Un decreto de necesidad y urgencia derogó esa ley junto con otras dos normas del sector turístico, bajo el argumento de eliminar lo que se describió como un monopolio de las agencias de viajes. La consecuencia directa fue que dejó de ser obligatorio tramitar una licencia nacional para vender servicios turísticos, y ese fondo de fideicomiso, financiado a través de un sistema de cuota cero, dejó de existir. Especialistas en derecho del consumidor señalaron en su momento que la desregulación podía facilitar el intrusismo en el sector y abrir la puerta a competencia desleal, justamente porque ya no hacía falta acreditar solvencia económica ni antecedentes para poner en marcha una agencia y empezar a cobrar cuotas a cientos de familias.
Lo que quedó en pie, en teoría, es la posibilidad de reclamar ante Defensa del Consumidor bajo la Ley 24.240. El problema es que ese mecanismo, pensado para relaciones de consumo generales, no está diseñado para la urgencia específica de un viaje de egresados: las audiencias de conciliación se fijan para “los próximos días”, mientras el micro a Bariloche sale el domingo. Cuando el reclamo avanza y termina en la Justicia, como en el caso de Azul, la resolución puede tardar años, mucho después de que los chicos ya volvieron del viaje, para bien o para mal.

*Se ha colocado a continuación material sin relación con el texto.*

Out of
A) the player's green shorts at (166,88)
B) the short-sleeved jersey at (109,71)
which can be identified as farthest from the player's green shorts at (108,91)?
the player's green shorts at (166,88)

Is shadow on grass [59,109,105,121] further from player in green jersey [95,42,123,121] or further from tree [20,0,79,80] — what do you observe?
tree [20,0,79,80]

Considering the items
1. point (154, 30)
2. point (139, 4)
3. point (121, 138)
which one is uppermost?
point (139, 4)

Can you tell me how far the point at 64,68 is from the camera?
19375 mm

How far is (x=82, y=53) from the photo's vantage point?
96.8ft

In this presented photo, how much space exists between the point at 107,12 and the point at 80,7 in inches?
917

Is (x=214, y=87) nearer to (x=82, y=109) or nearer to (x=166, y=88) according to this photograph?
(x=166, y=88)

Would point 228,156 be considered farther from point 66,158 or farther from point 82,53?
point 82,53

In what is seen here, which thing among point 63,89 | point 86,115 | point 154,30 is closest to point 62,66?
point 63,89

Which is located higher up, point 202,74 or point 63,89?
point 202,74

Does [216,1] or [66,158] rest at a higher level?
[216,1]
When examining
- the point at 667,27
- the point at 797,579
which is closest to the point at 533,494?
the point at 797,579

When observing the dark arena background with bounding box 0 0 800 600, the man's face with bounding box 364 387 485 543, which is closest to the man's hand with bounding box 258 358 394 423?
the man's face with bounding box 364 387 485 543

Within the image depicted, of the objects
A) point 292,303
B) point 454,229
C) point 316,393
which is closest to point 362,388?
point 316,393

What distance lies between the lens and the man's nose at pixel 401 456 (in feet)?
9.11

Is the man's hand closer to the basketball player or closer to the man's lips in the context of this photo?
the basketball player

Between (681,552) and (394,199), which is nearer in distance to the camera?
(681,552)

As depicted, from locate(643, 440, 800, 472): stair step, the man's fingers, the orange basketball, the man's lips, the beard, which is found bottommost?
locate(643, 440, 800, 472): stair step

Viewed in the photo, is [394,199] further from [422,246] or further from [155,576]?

Reclamar se volvió una carrera contra el reloj
Ahí está el núcleo del problema que atraviesa cada uno de estos casos: la desregulación no eliminó los conflictos, solo les quitó las herramientas rápidas para resolverlos. Antes, una familia con un reclamo podía apuntar a que la agencia perdiera su licencia habilitante o ejecutar una garantía económica obligatoria. Hoy, sin esos resguardos, lo único que le queda es una denuncia administrativa que compite en tiempos con la fecha de salida del viaje, o un juicio civil que puede tardar años en resolverse, como pasó en Azul.
Mientras tanto, las empresas que acumulan denuncias siguen operando con total normalidad, vendiendo nuevos paquetes a nuevas camadas de familias que muchas veces desconocen los antecedentes previos. Sin un registro público obligatorio y sin sanciones automáticas por reincidencia, cada denuncia queda aislada, como si fuera la primera vez que ocurre, aunque el patrón sea exactamente el mismo año tras año.
Lo que está en juego no es solo plata
Detrás de cada reclamo hay algo más que una discrepancia contractual: hay familias que ahorraron durante años, muchas veces en cuotas mensuales, para bancar el que suele ser el primer viaje largo de sus hijos sin supervisión adulta directa. Cuando ese viaje se convierte en una fuente de estrés económico de último momento, o directamente en un fraude, el daño no se mide solo en pesos.
El caso de Azul demuestra que la Justicia, tarde o temprano, puede darle la razón a las familias. Pero también demuestra otra cosa, más incómoda: que ganar un juicio cuatro años después de los hechos no le devuelve a nadie la tranquilidad que debería tener un viaje de egresados, ni evita que, mientras tanto, la misma empresa siga firmando contratos con la próxima generación de familias.